The thickness of sheets is quite variable and depends in part on areal distribution. Generally, layered sheet sands are 10-50 ft (3-16 m) thick; where they amalgamate, they can become up to 200-300 ft (60-90 m) thick (Figs. 8-11, 8-12). In addition, the relative amount of bathy-metric confinement affects thickness. In unconfined basins, systems tend to spread out laterally in response to updip channel avulsion. Each sheet deposit tends to be relatively thin. In structurally confined basins, sheet deposits can be considerably thicker where deposits pond against some feature and where there are higher rates of subsidence (accommodation). Sheets can develop in one to multiple sequences in one confined basin (Chapter 3).

Edge relations

At the seismic scale, sheets can have both transitional and lapout edge relations, depending upon the depositional setting of the basin. Seismic data are essential to defining these relations, which have significant implications for the lateral seal and potential trap for these kinds of features as prospects and reservoirs. Unfortunately, many of the details of the lapouts are beneath seismic resolution.

The updip contact of sheets, i.e. between sheets and channels, is transitional (Figs. 8-48-9, and 8-10). One difficulty in defining sheets on seismic reflection data is the transitional nature from the upfan channels (confined flow) to the unconfined sheet deposits. Generally, channels can be seen to die out downfan, where they are beneath seismic resolution. Indeed, one of the problems with sheets as potential reservoirs is that they are in communication with updip channels and can be leaky reservoirs. An amplitude extraction map of a portion of the sea-floor shows the clear transition from the late Pleistocene channel systems downfan into a channelized lobe (Figs. 8-3, 8-8). The lobe is lens-shaped in cross section, and the map shows the channels clearly changing gradationally to the sheet-like deposits.

The lateral contacts can be either transitional or abrupt. In unconfined settings, sheet sands thin at their edges (apparent downlap) beneath seismic resolution. In intraslope basins, the reflections can thin and lap out against a pre-existing depositional surface, or physically onlap against the surface with little to no thinning. Prather et al. (1998) presented examples of sheet sands in vertical and horizontal perspectives (Figs. 8-13, 8-14). These authors noted that the sheets were deposited in a series of onlapping reflections against a sequence boundary.

Figure 8-13.

Flattened seismic profiles across one intraslope minibasin in the northern deep Gulf of Mexico. A sheet deposit (Cbh facies) onlaps the condensed section (D facies) and dipping depositional surface. Red dipping lines mark the edge of channels (Bh facies) that eroded the sheet. See Figure 8-14 for amplitude extraction of the sheet, and location of the profiles. After Prather et al. (1998). Reprinted with permission of AAPG.

▶ [RECORDED DATA]
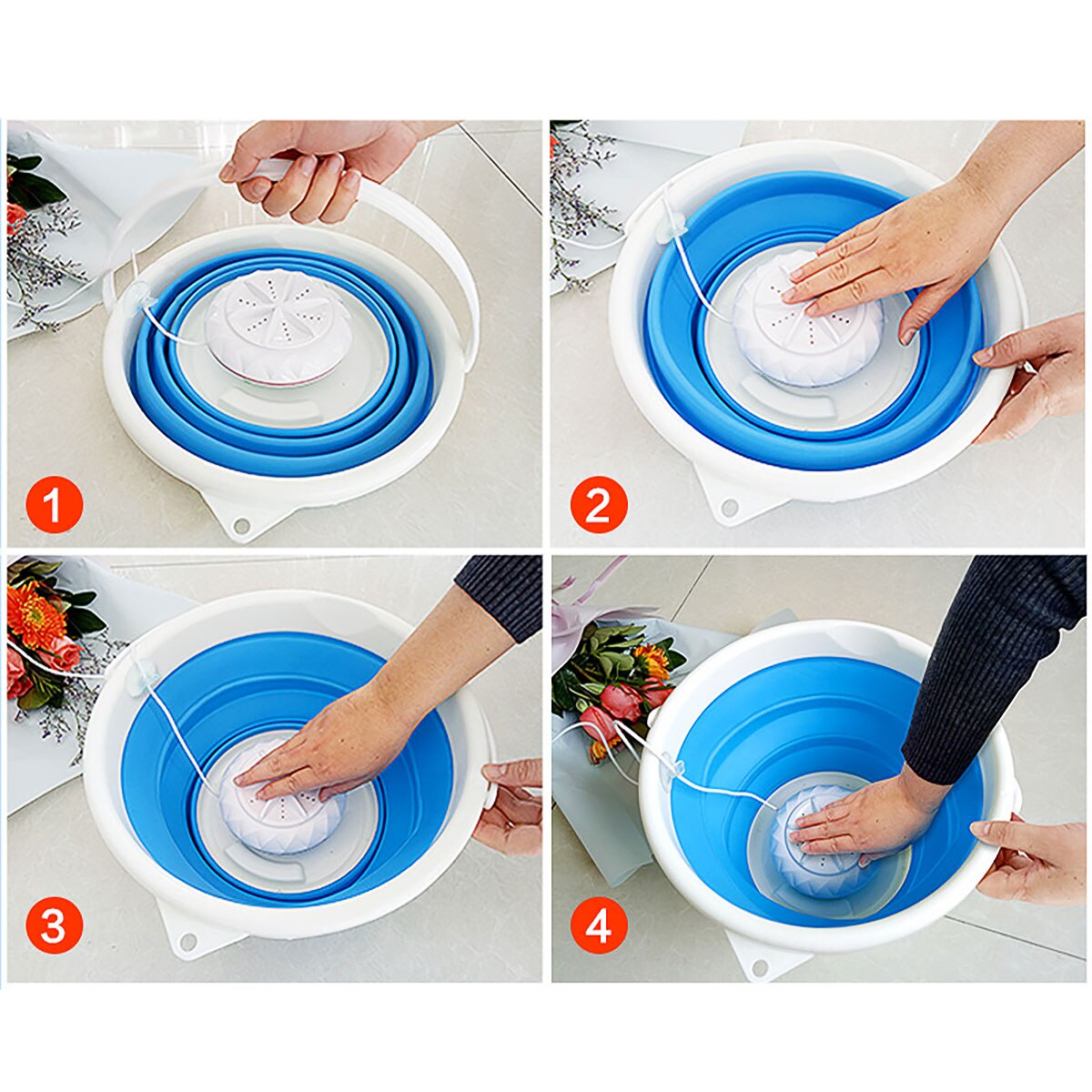 1

2

3

4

▶ [PROBLEM TO SOLVE]
Answer these questions using the text on sheet sands:
1. How thick are layered sheet sands generally?
2. What kind of contact do sheets have at their updip edge, where they meet channels?
3. In Figure 8-13, what do the red dipping lines mark?
Work only from the text on sheet sands.

▶ [WORKED SOLUTION]
1. They are generally 10-50 ft (3-16 m) thick.
2. The updip contact is transitional.
3. They mark the edge of channels (Bh facies) that eroded the sheet.